> Given information
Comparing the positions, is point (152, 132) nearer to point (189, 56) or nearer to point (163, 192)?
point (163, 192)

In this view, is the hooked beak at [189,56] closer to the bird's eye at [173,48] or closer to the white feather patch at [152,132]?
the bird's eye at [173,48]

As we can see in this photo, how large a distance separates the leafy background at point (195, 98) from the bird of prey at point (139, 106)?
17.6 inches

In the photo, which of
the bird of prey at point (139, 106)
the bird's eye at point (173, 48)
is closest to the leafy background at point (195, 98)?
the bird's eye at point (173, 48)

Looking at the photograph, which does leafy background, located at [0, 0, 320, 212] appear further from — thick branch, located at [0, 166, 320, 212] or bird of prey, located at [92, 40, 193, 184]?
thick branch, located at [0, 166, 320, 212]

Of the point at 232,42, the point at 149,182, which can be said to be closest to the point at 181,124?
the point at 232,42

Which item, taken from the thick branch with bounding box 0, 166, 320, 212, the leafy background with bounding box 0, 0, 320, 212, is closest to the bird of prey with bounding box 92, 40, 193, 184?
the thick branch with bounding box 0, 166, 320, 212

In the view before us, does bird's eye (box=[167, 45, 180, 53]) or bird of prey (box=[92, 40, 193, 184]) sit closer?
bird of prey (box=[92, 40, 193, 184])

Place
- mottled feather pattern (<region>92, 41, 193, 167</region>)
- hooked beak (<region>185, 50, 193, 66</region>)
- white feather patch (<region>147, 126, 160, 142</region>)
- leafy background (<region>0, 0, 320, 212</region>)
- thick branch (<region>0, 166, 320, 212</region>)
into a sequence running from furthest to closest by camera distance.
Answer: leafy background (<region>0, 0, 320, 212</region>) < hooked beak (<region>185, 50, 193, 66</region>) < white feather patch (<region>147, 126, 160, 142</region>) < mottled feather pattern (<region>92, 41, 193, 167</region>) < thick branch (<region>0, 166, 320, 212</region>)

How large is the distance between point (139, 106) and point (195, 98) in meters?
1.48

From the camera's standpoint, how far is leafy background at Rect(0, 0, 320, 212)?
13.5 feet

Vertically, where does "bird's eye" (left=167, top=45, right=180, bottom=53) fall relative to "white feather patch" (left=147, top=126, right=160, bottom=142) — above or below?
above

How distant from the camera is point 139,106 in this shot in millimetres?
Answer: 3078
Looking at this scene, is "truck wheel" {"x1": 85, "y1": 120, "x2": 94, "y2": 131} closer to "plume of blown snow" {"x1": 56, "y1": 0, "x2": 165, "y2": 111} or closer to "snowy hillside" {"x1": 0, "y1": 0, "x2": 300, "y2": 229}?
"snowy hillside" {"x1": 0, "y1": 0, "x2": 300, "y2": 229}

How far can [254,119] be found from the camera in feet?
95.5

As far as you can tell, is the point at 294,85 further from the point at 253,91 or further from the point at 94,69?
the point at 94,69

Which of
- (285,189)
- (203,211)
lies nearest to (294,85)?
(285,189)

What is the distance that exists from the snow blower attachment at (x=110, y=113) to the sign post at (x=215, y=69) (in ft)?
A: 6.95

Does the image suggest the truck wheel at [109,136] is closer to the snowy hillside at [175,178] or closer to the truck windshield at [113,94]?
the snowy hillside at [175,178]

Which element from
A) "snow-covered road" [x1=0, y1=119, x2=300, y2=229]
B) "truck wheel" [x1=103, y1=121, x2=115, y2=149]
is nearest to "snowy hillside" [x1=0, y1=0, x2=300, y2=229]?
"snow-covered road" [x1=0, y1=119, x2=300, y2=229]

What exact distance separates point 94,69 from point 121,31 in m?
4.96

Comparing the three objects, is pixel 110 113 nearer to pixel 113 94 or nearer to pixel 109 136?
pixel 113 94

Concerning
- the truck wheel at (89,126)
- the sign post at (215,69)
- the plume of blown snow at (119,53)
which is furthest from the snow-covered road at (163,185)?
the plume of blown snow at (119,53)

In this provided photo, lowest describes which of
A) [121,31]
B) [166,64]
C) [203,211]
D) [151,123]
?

> Goal of the exercise
Put every line of the items above into a Markdown table with the columns No. and Text, numbering the rows from 1 and omitting blank lines.

> Result of the exercise
| No. | Text |
|---|---|
| 1 | Comparing the positions, is point (152, 132) nearer to point (189, 56) or nearer to point (163, 192)? |
| 2 | point (163, 192) |
| 3 | In this view, is the hooked beak at [189,56] closer to the bird's eye at [173,48] or closer to the white feather patch at [152,132]? |
| 4 | the bird's eye at [173,48] |
| 5 | As we can see in this photo, how large a distance separates the leafy background at point (195, 98) from the bird of prey at point (139, 106)? |
| 6 | 17.6 inches |
| 7 | In the photo, which of |
| 8 | the bird of prey at point (139, 106) |
| 9 | the bird's eye at point (173, 48) |
| 10 | is closest to the leafy background at point (195, 98)? |
| 11 | the bird's eye at point (173, 48) |
| 12 | Looking at the photograph, which does leafy background, located at [0, 0, 320, 212] appear further from — thick branch, located at [0, 166, 320, 212] or bird of prey, located at [92, 40, 193, 184]? |
| 13 | thick branch, located at [0, 166, 320, 212] |
| 14 | Of the point at 232,42, the point at 149,182, which can be said to be closest to the point at 181,124? |
| 15 | the point at 232,42 |
| 16 | Which item, taken from the thick branch with bounding box 0, 166, 320, 212, the leafy background with bounding box 0, 0, 320, 212, is closest to the bird of prey with bounding box 92, 40, 193, 184? |
| 17 | the thick branch with bounding box 0, 166, 320, 212 |
| 18 | In the view before us, does bird's eye (box=[167, 45, 180, 53]) or bird of prey (box=[92, 40, 193, 184]) sit closer? |
| 19 | bird of prey (box=[92, 40, 193, 184]) |
| 20 | Place |
| 21 | - mottled feather pattern (<region>92, 41, 193, 167</region>) |
| 22 | - hooked beak (<region>185, 50, 193, 66</region>) |
| 23 | - white feather patch (<region>147, 126, 160, 142</region>) |
| 24 | - leafy background (<region>0, 0, 320, 212</region>) |
| 25 | - thick branch (<region>0, 166, 320, 212</region>) |
| 26 | into a sequence running from furthest to closest by camera distance. |
| 27 | Answer: leafy background (<region>0, 0, 320, 212</region>) < hooked beak (<region>185, 50, 193, 66</region>) < white feather patch (<region>147, 126, 160, 142</region>) < mottled feather pattern (<region>92, 41, 193, 167</region>) < thick branch (<region>0, 166, 320, 212</region>) |
| 28 | How large is the distance between point (139, 106) and point (195, 98) in meters? |
| 29 | 1.48 |
| 30 | From the camera's standpoint, how far is leafy background at Rect(0, 0, 320, 212)? |
| 31 | 13.5 feet |
| 32 | Vertically, where does "bird's eye" (left=167, top=45, right=180, bottom=53) fall relative to "white feather patch" (left=147, top=126, right=160, bottom=142) — above or below? |
| 33 | above |
| 34 | How distant from the camera is point 139,106 in this shot in millimetres? |
| 35 | Answer: 3078 |
| 36 | Looking at this scene, is "truck wheel" {"x1": 85, "y1": 120, "x2": 94, "y2": 131} closer to "plume of blown snow" {"x1": 56, "y1": 0, "x2": 165, "y2": 111} or closer to "snowy hillside" {"x1": 0, "y1": 0, "x2": 300, "y2": 229}? |
| 37 | "snowy hillside" {"x1": 0, "y1": 0, "x2": 300, "y2": 229} |
| 38 | How far can [254,119] be found from the camera in feet? |
| 39 | 95.5 |
| 40 | As far as you can tell, is the point at 294,85 further from the point at 253,91 or further from the point at 94,69? |
| 41 | the point at 94,69 |
| 42 | Which of |
| 43 | - (285,189) |
| 44 | - (203,211) |
| 45 | lies nearest to (294,85)? |
| 46 | (285,189) |
| 47 | What is the distance that exists from the snow blower attachment at (x=110, y=113) to the sign post at (x=215, y=69) (in ft)? |
| 48 | A: 6.95 |
| 49 | Does the image suggest the truck wheel at [109,136] is closer to the snowy hillside at [175,178] or closer to the truck windshield at [113,94]? |
| 50 | the snowy hillside at [175,178] |
| 51 | Which element from |
| 52 | A) "snow-covered road" [x1=0, y1=119, x2=300, y2=229] |
| 53 | B) "truck wheel" [x1=103, y1=121, x2=115, y2=149] |
| 54 | is nearest to "snowy hillside" [x1=0, y1=0, x2=300, y2=229]? |
| 55 | "snow-covered road" [x1=0, y1=119, x2=300, y2=229] |
| 56 | What exact distance separates point 94,69 from point 121,31 in m? |
| 57 | 4.96 |
| 58 | Comparing the three objects, is pixel 110 113 nearer to pixel 113 94 or nearer to pixel 109 136? |
| 59 | pixel 113 94 |
| 60 | Concerning |
| 61 | - the truck wheel at (89,126) |
| 62 | - the sign post at (215,69) |
| 63 | - the plume of blown snow at (119,53) |
| 64 | which is furthest from the snow-covered road at (163,185)? |
| 65 | the plume of blown snow at (119,53) |
| 66 | In this provided photo, lowest describes which of |
| 67 | A) [121,31] |
| 68 | B) [166,64] |
| 69 | C) [203,211] |
| 70 | D) [151,123] |
| 71 | ? |